Task details →
Answer these questions from the passage on the entry of default below:
(a) On what date did Hamilton file suit against Illinois Central?
(b) To which Illinois Central employee did Karsten forward the email from Marietta Sullivan?
(c) What error in the assignment letter kept Reitz from receiving it by facsimile?

Selection →

B. Motion to Set Aside Entry of Default

According to the record before the Court, these are the facts surrounding the default. Hamilton filed suit against Illinois Central on May 25, 2007. (Doc. 2.) A Summons was issued as to Illinois Central on May 30, 2007. (Doc. 4.) On June 14, 2007 at 3:32 P.M., Marietta Sullivan, an employee of Illinois Central, sent Karsten an email. (Plaintiff's November 2, 2007 Hearing Exhibit #16.) The subject line of that email reads: "Fw: Urgent! C T received Process (Log # 512313120) in Illinois for Illinois Central Railroad Company, IL — Paperless — BILLY J. HAMILTON" and the content of the email reads: "Summons and Complaint attached here." Id. That same day, Karsten forwarded that email to Rebecca Bott, another employee of Illinois Central. Id. The content of that email reads: "Becky: Can you please draft an assignment letter to Kurt Reitz? Thanks." Id. On June 21, 2007, Karsten signed an assignment letter that purportedly contained the Summons and Complaint addressed to Illinois Central's outside counsel, Kurt Reitz of Thompson Coburn LLP in Belleville, Illinois. (Plaintiff's November 2, 2007 Hearing Exhibit #1; Doc. 56-2.) According to the letter, it was to be sent to Reitz via facsimile at 615-277-4700. Id. However, the assignment letter contained an incorrect facsimile number and Reitz never received transmission of the letter via facsimile. (Doc. 40-2: Terry Wright's Affidavit.)

Material →
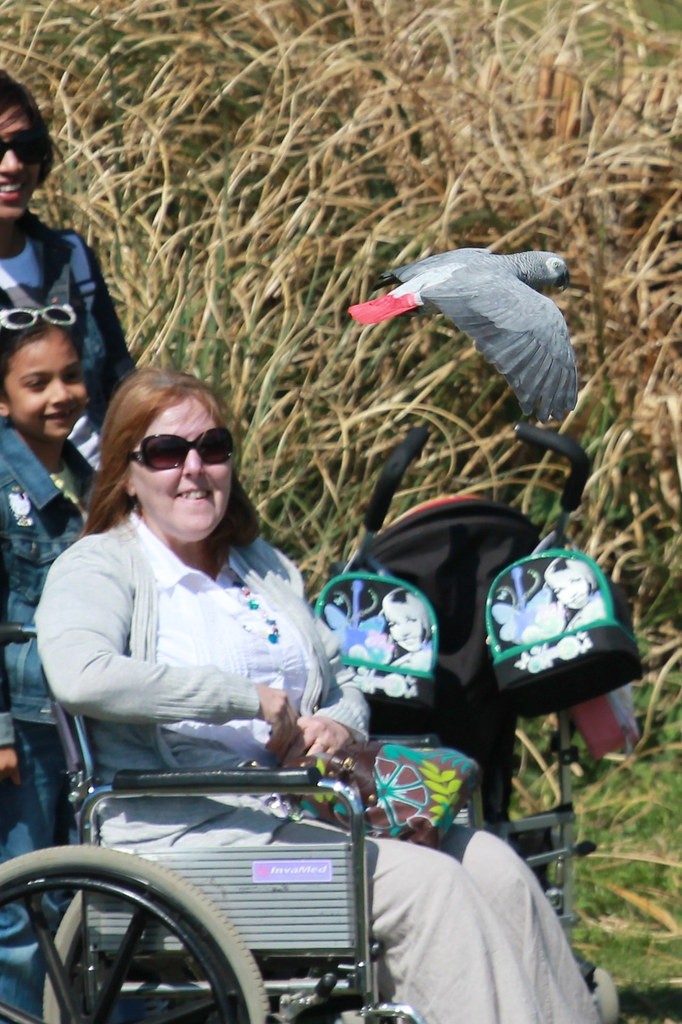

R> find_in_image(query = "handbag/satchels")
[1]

Response to the exercise →
(a) May 25, 2007
(b) Rebecca Bott
(c) The letter contained an incorrect facsimile number.